Tuesday, April 21, 2015

Jefferson, Redistribution and Primogeniture

Great nations and empires die for many different reasons, but one of the most consistent is poor distribution of wealth. Whether we are talking about the monarchy in France or the Ancient Roman Republic, a stratified state is unstable and will end in blood. Not to sound like a purveyor of doom, but the Roman upper 1% owned 16% of the wealth while the US wealthy currently own almost twice that. When Rome was invaded by barbarians, the plebes either joined them or folded due to lack of resources. Why fight to maintain an empire that you have no stake in?

This is a new problem for the United States, mostly because of space. Thomas Jefferson believed that everyone, even the very poor, should own land. In his time, if life wasn't working out for you, you went west. The Louisiana Purchase doubled the size of our country and the government cleared the way of natives making it safe for settlers. Homestead laws promoted ownership. Wealth was redistributed easily because land was plentiful and the population was relatively small. We had a low demand of land and high supply so prices were low.

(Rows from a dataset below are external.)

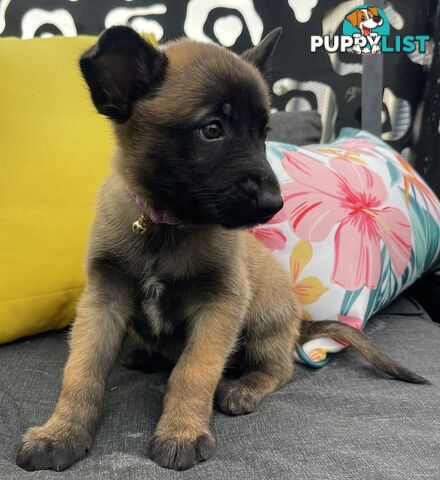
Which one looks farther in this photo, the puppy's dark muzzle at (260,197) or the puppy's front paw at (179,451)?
the puppy's dark muzzle at (260,197)

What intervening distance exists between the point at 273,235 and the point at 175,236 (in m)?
0.62

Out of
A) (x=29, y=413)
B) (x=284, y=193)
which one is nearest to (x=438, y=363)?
(x=284, y=193)

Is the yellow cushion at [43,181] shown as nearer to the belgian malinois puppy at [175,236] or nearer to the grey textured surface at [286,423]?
the grey textured surface at [286,423]

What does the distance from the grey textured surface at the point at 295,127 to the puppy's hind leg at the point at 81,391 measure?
5.00 feet

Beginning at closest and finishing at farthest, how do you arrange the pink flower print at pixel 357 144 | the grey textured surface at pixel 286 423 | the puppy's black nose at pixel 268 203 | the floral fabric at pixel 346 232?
the grey textured surface at pixel 286 423, the puppy's black nose at pixel 268 203, the floral fabric at pixel 346 232, the pink flower print at pixel 357 144

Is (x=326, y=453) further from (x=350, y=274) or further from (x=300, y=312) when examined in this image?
(x=350, y=274)

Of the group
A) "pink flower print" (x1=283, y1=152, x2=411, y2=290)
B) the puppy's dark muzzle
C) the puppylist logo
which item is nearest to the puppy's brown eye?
the puppy's dark muzzle

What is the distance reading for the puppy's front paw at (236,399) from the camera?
4.73 feet

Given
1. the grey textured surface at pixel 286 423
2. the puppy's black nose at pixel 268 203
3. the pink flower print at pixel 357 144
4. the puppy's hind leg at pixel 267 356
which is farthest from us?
the pink flower print at pixel 357 144

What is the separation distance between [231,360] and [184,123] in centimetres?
86

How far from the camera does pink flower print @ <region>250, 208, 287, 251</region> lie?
2.00 m

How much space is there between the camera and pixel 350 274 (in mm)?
1920

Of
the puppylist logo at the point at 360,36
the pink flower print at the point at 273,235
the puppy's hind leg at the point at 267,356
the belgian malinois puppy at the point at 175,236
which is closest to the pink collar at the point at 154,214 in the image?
the belgian malinois puppy at the point at 175,236

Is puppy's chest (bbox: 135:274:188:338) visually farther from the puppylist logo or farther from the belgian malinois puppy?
the puppylist logo
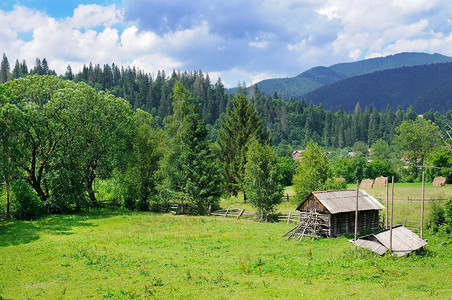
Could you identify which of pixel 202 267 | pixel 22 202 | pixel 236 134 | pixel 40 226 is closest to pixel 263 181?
pixel 236 134

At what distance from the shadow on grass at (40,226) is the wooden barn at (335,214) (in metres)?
23.0

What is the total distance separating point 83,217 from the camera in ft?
133

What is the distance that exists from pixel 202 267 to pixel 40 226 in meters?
22.4

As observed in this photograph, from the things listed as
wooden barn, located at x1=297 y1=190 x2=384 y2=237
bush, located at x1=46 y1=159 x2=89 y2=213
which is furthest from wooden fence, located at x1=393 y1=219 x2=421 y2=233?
bush, located at x1=46 y1=159 x2=89 y2=213

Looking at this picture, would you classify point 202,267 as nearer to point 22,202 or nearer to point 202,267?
point 202,267

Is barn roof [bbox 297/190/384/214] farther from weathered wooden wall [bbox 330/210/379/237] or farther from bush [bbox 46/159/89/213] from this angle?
bush [bbox 46/159/89/213]

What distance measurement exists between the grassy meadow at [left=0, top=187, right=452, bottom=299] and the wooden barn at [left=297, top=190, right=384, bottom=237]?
1.67 meters

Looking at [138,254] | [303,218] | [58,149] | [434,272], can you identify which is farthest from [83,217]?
[434,272]

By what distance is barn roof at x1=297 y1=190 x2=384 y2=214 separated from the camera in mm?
31875

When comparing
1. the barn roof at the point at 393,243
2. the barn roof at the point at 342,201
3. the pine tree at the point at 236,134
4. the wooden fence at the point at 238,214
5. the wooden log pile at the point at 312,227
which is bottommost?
the wooden fence at the point at 238,214

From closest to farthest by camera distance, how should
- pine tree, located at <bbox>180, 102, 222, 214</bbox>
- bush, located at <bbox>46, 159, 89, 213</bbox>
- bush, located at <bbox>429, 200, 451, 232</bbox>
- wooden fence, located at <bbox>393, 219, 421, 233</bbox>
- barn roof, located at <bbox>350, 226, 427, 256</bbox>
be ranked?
barn roof, located at <bbox>350, 226, 427, 256</bbox> → bush, located at <bbox>429, 200, 451, 232</bbox> → wooden fence, located at <bbox>393, 219, 421, 233</bbox> → bush, located at <bbox>46, 159, 89, 213</bbox> → pine tree, located at <bbox>180, 102, 222, 214</bbox>

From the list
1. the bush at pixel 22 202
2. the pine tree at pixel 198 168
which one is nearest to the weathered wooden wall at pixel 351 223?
the pine tree at pixel 198 168

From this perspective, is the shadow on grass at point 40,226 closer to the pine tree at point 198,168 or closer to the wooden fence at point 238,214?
the pine tree at point 198,168

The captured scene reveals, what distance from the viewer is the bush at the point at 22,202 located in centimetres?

Unless we develop warp drive or a new continent bursts out of the ocean, the era of homesteading is over and has been for a while. We have had many fixes to this problem. The New Deal introduced many programs to help those devastated by the Great Depression. We have had the GI Bill, student loans, minimum wage laws and even entrepreneurs like Henry Ford who thought his workers should be able to afford the product they made. Whenever President Obama tries to do something about our currently trends of the rich-getting-richer/poor-getting-poorer, which is alarming, the whack job right wing (aka the Republican Party) calls him a socialist or that he is declaring class warfare.

How bad is it? Not as bad as it seems. The big probably we have is one of perception. We keep comparing ourselves to 1950's. Most of the industrialized world was recovering from World War II. Europe, Japan and the other industrial powers in the world were bombed to shreds, while the US remained relatively unscathed. This allowed for a thriving middle class. It also allowed for high taxation. Both German and Japan had recovered by the mid-1960's and are once again economic powerhouses along with India, Brazil, China, Mexico and South Africa. The US has a lot of competition. The middle class is disappearing but it was mostly an anomaly of history so we need to stop whining about it and accept it. We were raised under unusual circumstances. If we want to maintain the middle class, which is something that I embrace because I am a member, we need come up with new ideas. You could see the middle class as a great progressive movement in history, but it could just be a momentary blip and nothing more.

The problems of the rich getting richer and the poor getting poorer has been with us for a long time. Thomas Jefferson, when he was a member of the Virginia House of Delegates, made some moves that if Fox "News" were around would have flipped. He fought for the elimination of primogeniture. If you have read any British literature or watched Downton Abbey, you know primogeniture as the process by which wealth is transferred to the eldest son. When all of one's wealth was transferred to one person, this concentrated the wealth into the hands of the few. It was changed to what we have now where we transfer wealth to all of one's children. This was eventually adopted on a federal level. Thomas Paine, probably the most radical of US founding fathers, believed that primogeniture was responsible for the moral corruptness of the aristocracy because the young aristocrat began their adulthood by stomping on their siblings. Paine wanted an estate to be distributed to all 21 year old citizens (not just the family) equally. Interesting idea. The current Republican party wants to eliminate the estate tax completely. You really need to shrug when people cling to the founding fathers as conservatives. Some of them were, like Alexander Hamilton, but they certainly are no monolith. Their ideas were as diverse of our current batch of leaders, they just knew the art of compromise.